Dr. Karen Cheung Elected to the AIMBE College of Fellows

Dr. Karen Cheung

Dr. Karen Cheung / Image Source: UBC Department of Electrical Engineering.

One of the highest professional distinctions in biomedical engineering has been accorded to Dr. Karen Cheung, a bioengineering professor at UBC. She is among one of the newest members elected to the American Institute for Medical and Biological Engineering (AIMBE) College of Fellows, which represents the top 2% of medical and biological engineers.

“Many Fellows elected this year are people that I think very highly of – colleagues I’ve met through graduate school, or those I’ve served with on committees,” said Dr.

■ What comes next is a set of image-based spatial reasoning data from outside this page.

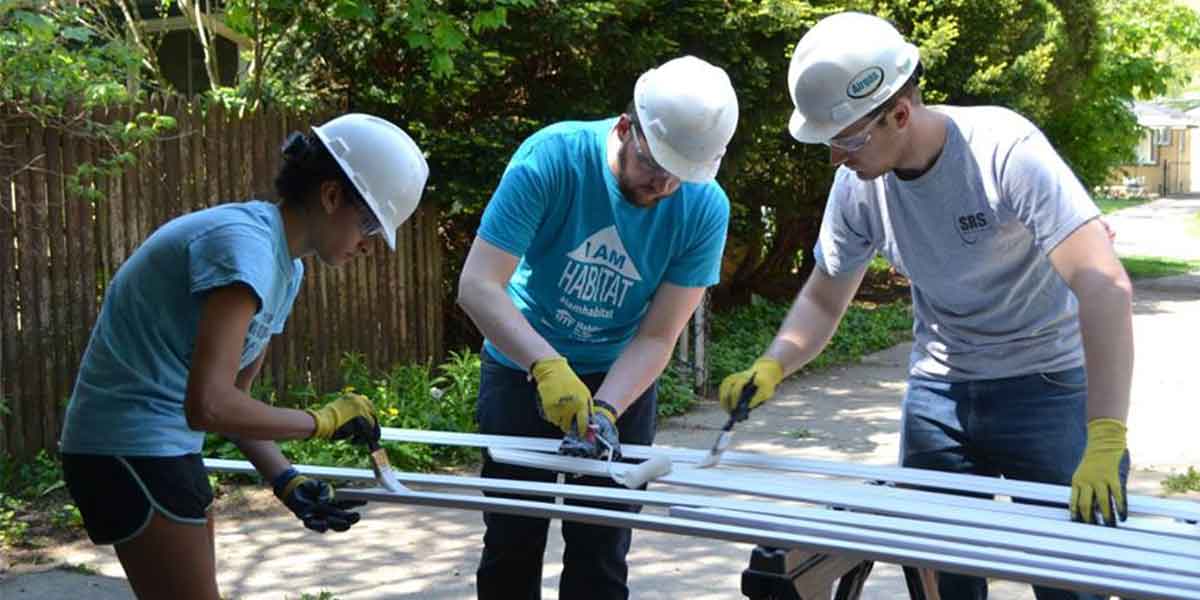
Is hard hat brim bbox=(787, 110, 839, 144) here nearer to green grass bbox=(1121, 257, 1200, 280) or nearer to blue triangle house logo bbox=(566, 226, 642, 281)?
blue triangle house logo bbox=(566, 226, 642, 281)

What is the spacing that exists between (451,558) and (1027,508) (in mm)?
3299

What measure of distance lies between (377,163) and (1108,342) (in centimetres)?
166

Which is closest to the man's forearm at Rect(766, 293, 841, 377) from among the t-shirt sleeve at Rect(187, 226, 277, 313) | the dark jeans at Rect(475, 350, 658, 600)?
→ the dark jeans at Rect(475, 350, 658, 600)

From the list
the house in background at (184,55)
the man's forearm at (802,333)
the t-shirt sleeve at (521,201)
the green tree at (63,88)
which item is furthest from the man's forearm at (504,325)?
the house in background at (184,55)

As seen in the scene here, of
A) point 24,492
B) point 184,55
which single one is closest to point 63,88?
point 24,492

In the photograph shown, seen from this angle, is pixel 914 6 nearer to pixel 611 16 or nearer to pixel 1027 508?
pixel 611 16

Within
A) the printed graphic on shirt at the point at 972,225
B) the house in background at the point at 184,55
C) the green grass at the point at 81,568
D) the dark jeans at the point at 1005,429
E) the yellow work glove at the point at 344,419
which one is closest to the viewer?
the yellow work glove at the point at 344,419

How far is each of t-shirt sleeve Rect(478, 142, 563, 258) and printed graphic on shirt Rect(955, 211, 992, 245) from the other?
1067 millimetres

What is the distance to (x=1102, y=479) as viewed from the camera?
9.86 feet

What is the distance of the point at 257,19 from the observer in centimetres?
909

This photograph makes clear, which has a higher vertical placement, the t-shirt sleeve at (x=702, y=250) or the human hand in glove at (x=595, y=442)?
the t-shirt sleeve at (x=702, y=250)

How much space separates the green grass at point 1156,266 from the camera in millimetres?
20009

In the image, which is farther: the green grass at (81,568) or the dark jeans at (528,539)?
the green grass at (81,568)

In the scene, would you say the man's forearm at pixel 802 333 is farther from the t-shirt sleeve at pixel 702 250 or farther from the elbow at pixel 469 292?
the elbow at pixel 469 292
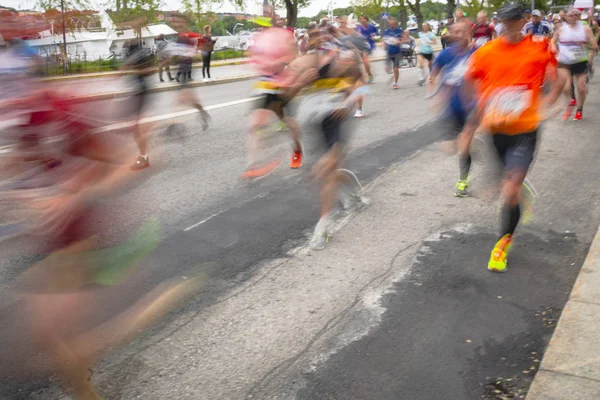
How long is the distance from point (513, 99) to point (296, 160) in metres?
3.91

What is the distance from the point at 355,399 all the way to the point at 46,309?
1609 mm

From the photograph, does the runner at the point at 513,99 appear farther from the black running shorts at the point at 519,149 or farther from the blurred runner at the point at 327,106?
the blurred runner at the point at 327,106

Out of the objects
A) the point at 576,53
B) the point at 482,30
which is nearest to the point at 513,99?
the point at 576,53

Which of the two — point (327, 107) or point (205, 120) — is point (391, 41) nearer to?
point (205, 120)

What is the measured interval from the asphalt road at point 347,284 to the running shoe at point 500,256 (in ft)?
0.31

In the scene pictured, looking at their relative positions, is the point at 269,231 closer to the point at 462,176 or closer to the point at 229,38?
the point at 462,176

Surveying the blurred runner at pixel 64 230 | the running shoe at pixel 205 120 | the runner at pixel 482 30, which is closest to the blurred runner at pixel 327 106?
the blurred runner at pixel 64 230

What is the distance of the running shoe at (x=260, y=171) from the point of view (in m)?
8.12

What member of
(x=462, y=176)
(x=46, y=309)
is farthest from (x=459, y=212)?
(x=46, y=309)

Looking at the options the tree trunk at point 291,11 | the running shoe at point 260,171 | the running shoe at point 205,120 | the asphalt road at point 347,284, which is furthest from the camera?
the tree trunk at point 291,11

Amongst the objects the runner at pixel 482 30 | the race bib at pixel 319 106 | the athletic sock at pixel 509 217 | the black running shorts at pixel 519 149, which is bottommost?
the athletic sock at pixel 509 217

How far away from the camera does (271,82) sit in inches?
288

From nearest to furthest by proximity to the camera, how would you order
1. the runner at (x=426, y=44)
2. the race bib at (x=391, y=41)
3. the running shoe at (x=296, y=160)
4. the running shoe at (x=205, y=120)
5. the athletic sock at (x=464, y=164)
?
the athletic sock at (x=464, y=164) < the running shoe at (x=296, y=160) < the running shoe at (x=205, y=120) < the runner at (x=426, y=44) < the race bib at (x=391, y=41)

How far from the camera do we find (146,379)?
365cm
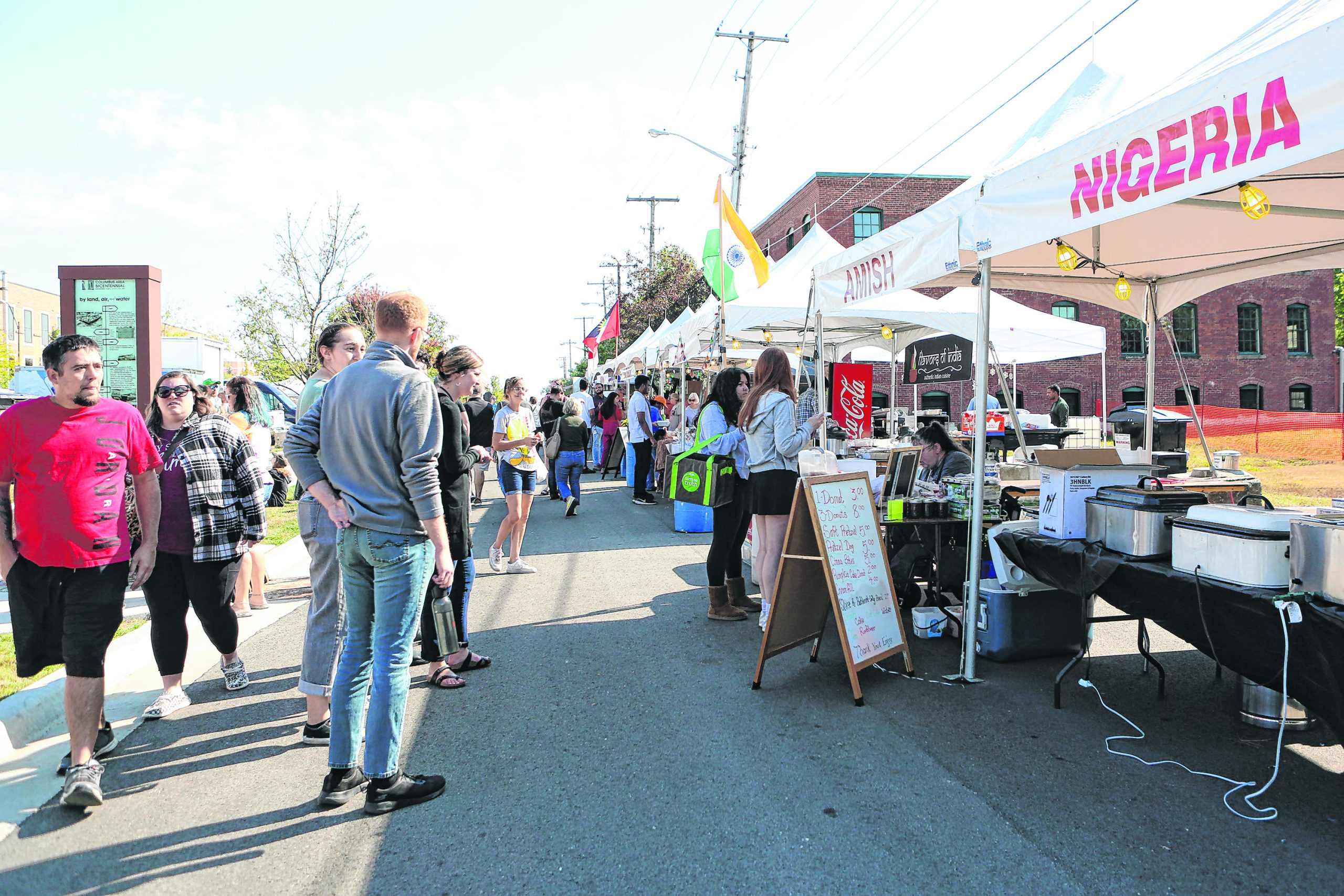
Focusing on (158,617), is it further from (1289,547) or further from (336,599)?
(1289,547)

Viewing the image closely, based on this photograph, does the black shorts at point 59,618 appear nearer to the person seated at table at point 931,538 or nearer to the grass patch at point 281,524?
the person seated at table at point 931,538

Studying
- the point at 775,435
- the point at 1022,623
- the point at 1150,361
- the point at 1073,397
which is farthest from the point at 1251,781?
the point at 1073,397

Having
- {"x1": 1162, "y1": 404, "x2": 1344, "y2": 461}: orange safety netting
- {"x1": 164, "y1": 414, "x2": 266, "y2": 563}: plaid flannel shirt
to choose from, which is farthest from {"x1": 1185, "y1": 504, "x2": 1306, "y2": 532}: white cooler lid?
{"x1": 1162, "y1": 404, "x2": 1344, "y2": 461}: orange safety netting

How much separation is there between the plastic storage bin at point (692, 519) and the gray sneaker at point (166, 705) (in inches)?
249

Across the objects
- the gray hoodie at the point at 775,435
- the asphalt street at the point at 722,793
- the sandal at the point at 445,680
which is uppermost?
the gray hoodie at the point at 775,435

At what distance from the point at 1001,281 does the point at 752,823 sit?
5.44 metres

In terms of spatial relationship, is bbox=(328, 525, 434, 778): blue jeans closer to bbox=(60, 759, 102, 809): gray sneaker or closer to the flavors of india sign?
bbox=(60, 759, 102, 809): gray sneaker

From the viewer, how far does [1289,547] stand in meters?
3.19

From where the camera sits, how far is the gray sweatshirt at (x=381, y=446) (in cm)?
315

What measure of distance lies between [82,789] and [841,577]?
11.8ft

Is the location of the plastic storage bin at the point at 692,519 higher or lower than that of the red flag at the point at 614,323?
lower

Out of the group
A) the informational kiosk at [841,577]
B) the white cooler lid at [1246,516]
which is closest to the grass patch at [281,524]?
the informational kiosk at [841,577]

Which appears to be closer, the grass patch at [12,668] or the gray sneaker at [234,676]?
the grass patch at [12,668]

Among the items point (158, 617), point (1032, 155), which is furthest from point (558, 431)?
point (1032, 155)
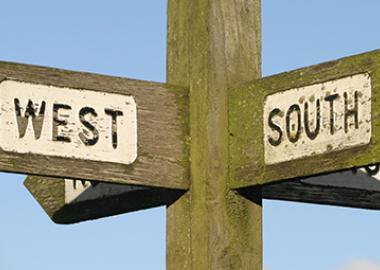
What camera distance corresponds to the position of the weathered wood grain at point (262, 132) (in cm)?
401

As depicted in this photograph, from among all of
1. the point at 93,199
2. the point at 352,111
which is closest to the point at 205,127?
the point at 352,111

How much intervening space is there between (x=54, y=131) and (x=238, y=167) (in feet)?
1.62

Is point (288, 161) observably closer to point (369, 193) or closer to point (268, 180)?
point (268, 180)

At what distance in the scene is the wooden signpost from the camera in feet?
13.5

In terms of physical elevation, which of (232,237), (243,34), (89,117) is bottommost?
(232,237)

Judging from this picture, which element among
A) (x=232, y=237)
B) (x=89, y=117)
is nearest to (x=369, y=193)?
(x=232, y=237)

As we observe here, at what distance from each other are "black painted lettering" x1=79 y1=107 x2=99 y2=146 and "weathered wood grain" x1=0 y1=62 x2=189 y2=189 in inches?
2.3

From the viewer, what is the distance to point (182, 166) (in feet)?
14.4

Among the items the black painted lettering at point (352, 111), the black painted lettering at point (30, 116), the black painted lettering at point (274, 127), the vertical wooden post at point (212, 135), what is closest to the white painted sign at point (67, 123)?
the black painted lettering at point (30, 116)

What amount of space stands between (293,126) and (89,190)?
37.7 inches

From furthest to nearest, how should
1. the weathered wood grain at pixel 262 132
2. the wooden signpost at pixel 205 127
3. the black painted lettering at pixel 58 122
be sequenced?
1. the black painted lettering at pixel 58 122
2. the wooden signpost at pixel 205 127
3. the weathered wood grain at pixel 262 132

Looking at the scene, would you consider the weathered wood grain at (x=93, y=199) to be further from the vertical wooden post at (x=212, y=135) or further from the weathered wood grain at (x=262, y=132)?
the weathered wood grain at (x=262, y=132)

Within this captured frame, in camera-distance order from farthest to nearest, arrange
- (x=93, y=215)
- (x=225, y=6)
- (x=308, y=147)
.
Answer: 1. (x=93, y=215)
2. (x=225, y=6)
3. (x=308, y=147)

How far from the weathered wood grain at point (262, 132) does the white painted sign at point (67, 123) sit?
0.27 metres
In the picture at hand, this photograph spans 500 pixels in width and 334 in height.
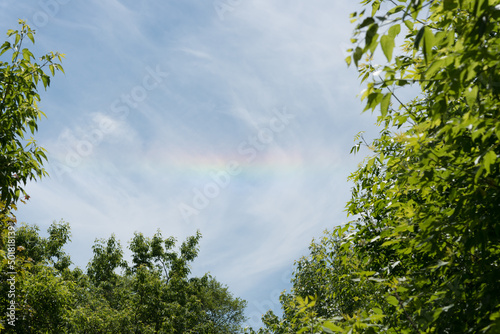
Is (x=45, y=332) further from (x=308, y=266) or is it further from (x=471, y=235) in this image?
(x=471, y=235)

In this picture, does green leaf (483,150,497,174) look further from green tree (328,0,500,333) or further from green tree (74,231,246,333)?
green tree (74,231,246,333)

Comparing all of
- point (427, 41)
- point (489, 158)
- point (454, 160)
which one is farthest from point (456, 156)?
point (427, 41)

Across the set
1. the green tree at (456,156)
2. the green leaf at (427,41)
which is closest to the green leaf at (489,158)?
the green tree at (456,156)

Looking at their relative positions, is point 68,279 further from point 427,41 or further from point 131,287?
point 427,41

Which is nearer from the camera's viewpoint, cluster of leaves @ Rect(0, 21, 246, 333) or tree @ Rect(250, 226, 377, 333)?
cluster of leaves @ Rect(0, 21, 246, 333)

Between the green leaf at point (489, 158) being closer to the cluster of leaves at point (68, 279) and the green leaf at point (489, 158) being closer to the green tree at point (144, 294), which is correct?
the cluster of leaves at point (68, 279)

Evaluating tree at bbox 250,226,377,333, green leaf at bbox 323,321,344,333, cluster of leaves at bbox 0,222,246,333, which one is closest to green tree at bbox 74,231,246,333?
cluster of leaves at bbox 0,222,246,333

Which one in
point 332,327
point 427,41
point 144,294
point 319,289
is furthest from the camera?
point 144,294

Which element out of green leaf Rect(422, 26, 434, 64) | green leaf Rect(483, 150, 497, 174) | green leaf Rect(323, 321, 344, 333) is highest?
green leaf Rect(422, 26, 434, 64)

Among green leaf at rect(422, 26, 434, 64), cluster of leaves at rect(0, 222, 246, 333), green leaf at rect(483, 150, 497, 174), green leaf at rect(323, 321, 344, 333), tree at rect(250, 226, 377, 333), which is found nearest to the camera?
green leaf at rect(422, 26, 434, 64)

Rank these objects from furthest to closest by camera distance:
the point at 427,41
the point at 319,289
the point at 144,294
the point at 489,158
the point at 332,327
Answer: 1. the point at 144,294
2. the point at 319,289
3. the point at 332,327
4. the point at 489,158
5. the point at 427,41

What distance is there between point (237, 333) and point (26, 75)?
152 feet

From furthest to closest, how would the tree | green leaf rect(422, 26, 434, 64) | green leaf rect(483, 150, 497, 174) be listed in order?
1. the tree
2. green leaf rect(483, 150, 497, 174)
3. green leaf rect(422, 26, 434, 64)

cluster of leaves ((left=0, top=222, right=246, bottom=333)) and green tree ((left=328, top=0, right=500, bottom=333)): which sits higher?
cluster of leaves ((left=0, top=222, right=246, bottom=333))
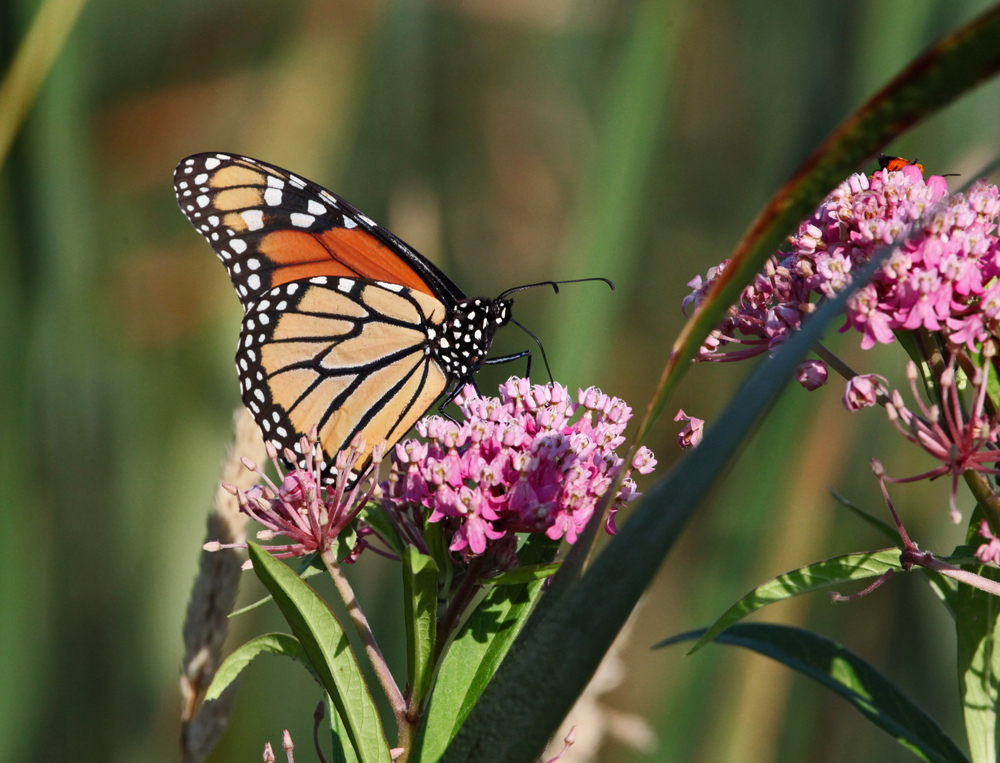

Cheung, who is a Centre for Blood Research (CBR) member, as well as a professor at UBC’s School of Biomedical Engineering (SBME) and Department of Electrical and Computer Engineering.

“It’s so great to see their contributions recognized, and an honour to be elected alongside them.”

Dr. Cheung was recognized for her outstanding work on biomicrofabrication technologies and leadership in Biomedical Engineering graduate education. Her lab’s research themes include lab-on-a-chip technologies, inkjet printing for tissue engineering, and implantable neural interfaces. Her work has been published in biomedical engineering journals such as Scientific Reports, Biotechnology and Bioengineering, Lab on a Chip, and Biomedical Microdevices, among many others.

Using silicon chip technology in the fight against COVID-19

When the pandemic struck, Dr. Cheung joined the fight against COVID-19, working to develop a rapid test in collaboration with colleague Dr. Lukas Chrostowski. Using silicon chip technology, they aimed to create a low-cost, efficient, on-the-go diagnostic tool that could test for COVID-19 and other diseases. Moving forward, Dr. Cheung’s group will work to integrate microfluidic components into the chip sensors, and she and colleagues hope to create a portable prototype for user feedback.

She is also building an inkjet system for single-cell printing and biofabrication, to quickly and accurately print individual droplets that research laboratories can use for single-cell sequencing. The inkjet system’s development will contribute to a major cancer care project led by UBC researcher Dr. Samuel Aparicio and supported by a $2.4 million Canadian Foundation for Innovation (CFI) award. The researchers recently presented this work to UBC President and Vice-Chancellor, Santa Ono, as well as Prime Minister Justin Trudeau and Digital Government Minister Joyce Murray.

Screenshot of Dr. Karen Cheung on a remote video conference call with other UBC researchers, UBC President and Vice-Chancellor, Santa Ono, Prime Minister Justin Trudeau, and Digital Government Minister Joyce Murray.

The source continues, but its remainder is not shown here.